Bistami Hazretlerinin Nefis İle Mücadelesi
Tüm Allah dostları gibi, Bistami hazretleri nefis mücadelesi konusunda çok dikkatli davranıyordu. Bistami, on iki sene nefsinin demircisi olduğunu, onu riyazat körüğüne koyarak ateşle birlikte kızarttığına değinmiştir. Sonra kınama örsüne koyarak da mahviyet ve melamet çekiciyle dövdüğünü belirtti. Beş yıl içerisinde de nefsinin özellikle aynası olduğuna dair bir düşüncesini belirtmiştir. Kısacası Bistami, nefsini murakebeye almıştır. Çeşitli ibadetlerle birlikte taat ile de aynayı cilalamıştır. 1 sene de ibret gözüyle bakarak, ruhunda ki gururun, ibadetlerine güvenmekten, amelini beğenmekten oluştuğunu ve büyük iptalinde mevcut olabileceğini görmüştür. Oluşan bu musibeti de yok edebilmek adına 5 sene daha gayretle çalışıp sonunda imanının kemala erdiğini belirtmiştir. Sonucunda da İslam’ın ruhani tadına tekrar vardığını hissetmiştir.

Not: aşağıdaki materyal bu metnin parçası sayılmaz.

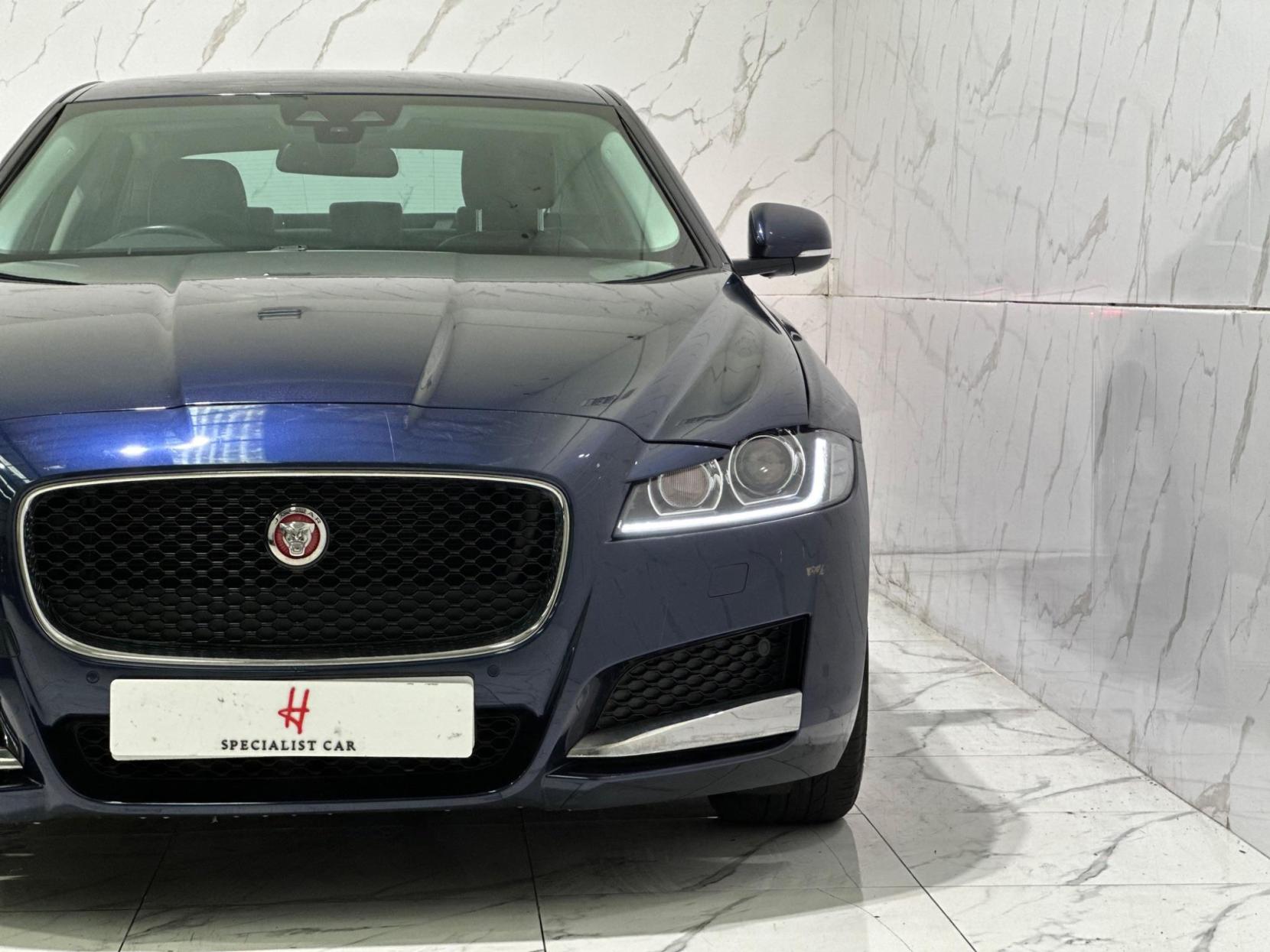 Jaguar XF 2.0d Prestige Auto Euro 6 (s/s) 4dr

Bistami’nin Takva Hayatı Ve Allah Korkusu
Bistami’nin takva hayatı, her Müslümanım diyen tarafından mutlaka örnek alınmalıdır. Allah’ı anarken büyük vecd, istiğrak haline bürünürdü. Özellikle namaz ibadetini yerine getirirken, kemiklerin çatırdamalar olurdu. Bistami’nin bu durumu tamamen, Allah’a duyduğu sevgiden kaynaklanıyor. Bistami, ilahi emirlere bağlılığıyla adeta dikkat çekiyordu. Yalnızken dahi, sanki Allah’ın huzurundaymış gibi diz üstü oturarak, saygıyla Allah’ı düşünürdü.
Bistami’nin Zühd Hayatı
Bistami’nin zühd hayatı oldukça dikkat çekicidir. Bistami, kesinlikle malın ve mülkün geçici olduğunu belirtildi. Ona göre gerçek servet, Allah’a bağlılıktan geçiyor. Her gerçek Allah dostları gibi o da, fani dünyada ki geçici oyunlara kesinlikle gönlünü kaptırmamıştır.